EXERCISE
Give the data again exactly, stopping after the "The Role of Freshness in Cat Drinking Habits" line.

PROVIDED INFORMATION
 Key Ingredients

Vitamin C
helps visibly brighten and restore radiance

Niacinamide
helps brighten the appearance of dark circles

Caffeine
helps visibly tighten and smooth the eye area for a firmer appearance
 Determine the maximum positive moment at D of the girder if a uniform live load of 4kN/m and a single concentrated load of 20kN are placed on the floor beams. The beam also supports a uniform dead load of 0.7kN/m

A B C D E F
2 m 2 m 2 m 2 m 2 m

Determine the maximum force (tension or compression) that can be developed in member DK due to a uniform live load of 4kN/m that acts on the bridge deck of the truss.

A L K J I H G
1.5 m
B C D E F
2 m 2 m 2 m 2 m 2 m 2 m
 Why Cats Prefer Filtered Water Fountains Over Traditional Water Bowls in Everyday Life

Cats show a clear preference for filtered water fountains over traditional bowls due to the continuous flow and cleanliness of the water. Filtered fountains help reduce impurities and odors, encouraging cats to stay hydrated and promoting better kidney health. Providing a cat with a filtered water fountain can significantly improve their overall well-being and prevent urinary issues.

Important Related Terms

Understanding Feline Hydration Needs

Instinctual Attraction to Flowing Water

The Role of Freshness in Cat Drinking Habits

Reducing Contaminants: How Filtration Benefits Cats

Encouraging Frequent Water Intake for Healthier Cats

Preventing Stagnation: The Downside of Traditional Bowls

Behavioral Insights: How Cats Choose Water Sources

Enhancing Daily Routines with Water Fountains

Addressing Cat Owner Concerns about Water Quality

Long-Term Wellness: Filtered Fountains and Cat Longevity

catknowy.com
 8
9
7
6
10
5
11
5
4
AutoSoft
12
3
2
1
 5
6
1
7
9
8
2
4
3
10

SOLUTION TO THIS PROBLEM
 Key Ingredients

Vitamin C
helps visibly brighten and restore radiance

Niacinamide
helps brighten the appearance of dark circles

Caffeine
helps visibly tighten and smooth the eye area for a firmer appearance
 Determine the maximum positive moment at D of the girder if a uniform live load of 4kN/m and a single concentrated load of 20kN are placed on the floor beams. The beam also supports a uniform dead load of 0.7kN/m

A B C D E F
2 m 2 m 2 m 2 m 2 m

Determine the maximum force (tension or compression) that can be developed in member DK due to a uniform live load of 4kN/m that acts on the bridge deck of the truss.

A L K J I H G
1.5 m
B C D E F
2 m 2 m 2 m 2 m 2 m 2 m
 Why Cats Prefer Filtered Water Fountains Over Traditional Water Bowls in Everyday Life

Cats show a clear preference for filtered water fountains over traditional bowls due to the continuous flow and cleanliness of the water. Filtered fountains help reduce impurities and odors, encouraging cats to stay hydrated and promoting better kidney health. Providing a cat with a filtered water fountain can significantly improve their overall well-being and prevent urinary issues.

Important Related Terms

Understanding Feline Hydration Needs

Instinctual Attraction to Flowing Water

The Role of Freshness in Cat Drinking Habits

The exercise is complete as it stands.